The United States Marshals Service recently made its plans to auction more than 2,700 BTC that’s worth over $1.6 million, taken from several cases, including those stemmed from the investigations on the Silk Road and its founder Ross Ulbricht.

ANNOUNCEMENT: Silk Road 3.0 is BACK ONLINE and open for business.

The team did a massive security overhaul on the site to try and make it more secure and anonymous.

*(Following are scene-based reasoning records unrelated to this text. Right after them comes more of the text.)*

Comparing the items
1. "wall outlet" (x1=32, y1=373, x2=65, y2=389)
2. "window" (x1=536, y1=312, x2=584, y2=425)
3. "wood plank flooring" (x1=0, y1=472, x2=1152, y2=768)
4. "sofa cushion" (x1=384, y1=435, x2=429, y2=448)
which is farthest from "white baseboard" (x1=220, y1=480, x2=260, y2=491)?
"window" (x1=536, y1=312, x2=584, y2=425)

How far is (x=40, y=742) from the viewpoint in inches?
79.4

>> Click here to find the Silk Road 3.0 Guide <<

US-Marshalls-50000-Bitcoin-Auction-complete-Ulbricht2-825x510USMS tells how the soon-to-be-auctioned bitcoins are linked to some civil, administrative, and criminal matters pursued by the US government in previous years.

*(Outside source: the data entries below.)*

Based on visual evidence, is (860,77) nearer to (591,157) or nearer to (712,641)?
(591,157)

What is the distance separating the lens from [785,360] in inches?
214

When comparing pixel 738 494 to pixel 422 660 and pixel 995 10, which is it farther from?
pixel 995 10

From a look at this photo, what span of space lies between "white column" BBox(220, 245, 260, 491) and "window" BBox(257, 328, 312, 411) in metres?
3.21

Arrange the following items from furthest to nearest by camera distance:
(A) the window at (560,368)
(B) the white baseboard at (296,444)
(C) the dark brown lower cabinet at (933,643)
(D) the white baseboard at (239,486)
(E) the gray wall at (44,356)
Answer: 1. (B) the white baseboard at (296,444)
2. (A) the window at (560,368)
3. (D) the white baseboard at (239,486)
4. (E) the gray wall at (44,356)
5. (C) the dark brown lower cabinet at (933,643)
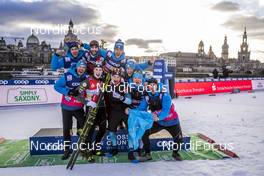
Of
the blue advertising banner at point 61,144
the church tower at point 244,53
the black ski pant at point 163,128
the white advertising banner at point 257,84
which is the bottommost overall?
the blue advertising banner at point 61,144

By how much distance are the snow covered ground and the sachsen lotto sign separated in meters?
7.23

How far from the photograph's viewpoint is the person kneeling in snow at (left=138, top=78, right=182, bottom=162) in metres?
5.44

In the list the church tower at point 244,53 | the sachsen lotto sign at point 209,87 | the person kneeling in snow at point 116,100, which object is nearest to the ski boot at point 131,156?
the person kneeling in snow at point 116,100

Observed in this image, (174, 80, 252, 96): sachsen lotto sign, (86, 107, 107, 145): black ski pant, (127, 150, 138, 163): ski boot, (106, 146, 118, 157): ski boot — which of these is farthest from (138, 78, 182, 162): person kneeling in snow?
(174, 80, 252, 96): sachsen lotto sign

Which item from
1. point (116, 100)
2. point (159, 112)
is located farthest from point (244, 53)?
point (116, 100)

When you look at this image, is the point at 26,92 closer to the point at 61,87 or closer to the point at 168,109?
the point at 61,87

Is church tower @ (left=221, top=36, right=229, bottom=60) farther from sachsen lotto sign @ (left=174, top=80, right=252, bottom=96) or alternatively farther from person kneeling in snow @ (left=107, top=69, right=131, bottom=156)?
person kneeling in snow @ (left=107, top=69, right=131, bottom=156)

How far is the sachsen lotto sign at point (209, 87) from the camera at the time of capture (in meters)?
19.5

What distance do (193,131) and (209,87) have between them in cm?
1374

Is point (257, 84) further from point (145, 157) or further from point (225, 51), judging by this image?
point (225, 51)

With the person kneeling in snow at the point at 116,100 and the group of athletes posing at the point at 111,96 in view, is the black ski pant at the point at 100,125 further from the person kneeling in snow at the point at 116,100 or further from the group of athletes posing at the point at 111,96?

The highest profile among them is the case involving the Silk Road dark web marketplace.

Bitcoin Sources

As the first ever darknet market, the Silk Road soon became a notorious online platform where users were able to buy and sell illicit drugs and various other goods and services.

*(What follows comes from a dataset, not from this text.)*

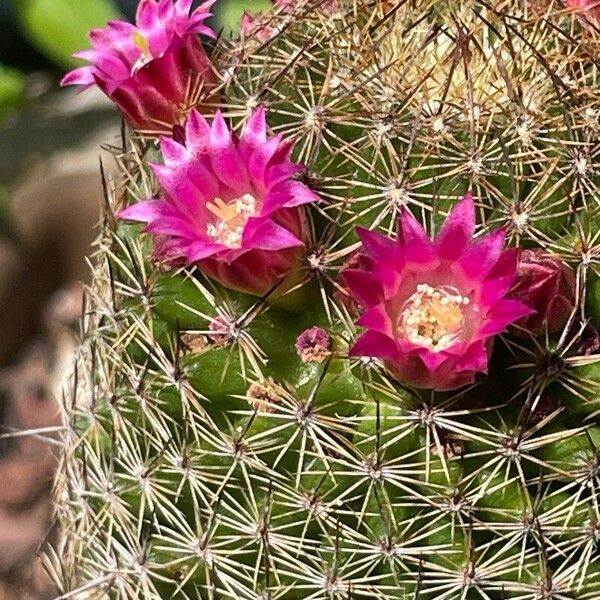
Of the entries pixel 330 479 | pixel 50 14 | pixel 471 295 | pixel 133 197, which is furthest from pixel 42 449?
pixel 471 295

In line with maintaining anonymity is the use of bitcoin for all transactions, which were ultimately confiscated from the site’s creator, Ross Ulbricht.

Ross Ulbricht was sentenced May last year to life in prison, following the conviction of running an online marketplace which facilitated over $200 million anonymous drug sales transpiring online within the dark web.

The sentence is currently being appealed.

The Silk Road creator’s case is just one out of 9 cases from which a total of 2,719 BTC was forfeited, and now subject to the latest auction according to the US Marshals Service.

In fact, only around 2.8 bitcoins in the upcoming auction actually stems from Ulbricht’s case.

USMS reveals that the bitcoins accounting for 1,294 stem from a civil case associated to Matthew Gillum, a drug dealer from Silk Road who’s been sentenced to 9 years in prison in 2015.

The federal law enforcement agency tells of another 65 BTC coming from the case of former U.S. DEA agent Carl Force IV.

He was sentenced to 78 months back in October 2015 for stealing bitcoins while investigating the Silk Road.

Another 664 out of the 2,719 bitcoins came from Sean Roberson’s case, who allegedly created an online shop catering to counterfeit debit and credit cards.

This Florida man was sentenced to prison for 78 months in November 2015.

Auction Details

bitcoin-auction-participantsThe bitcoin auction will be held this August 22.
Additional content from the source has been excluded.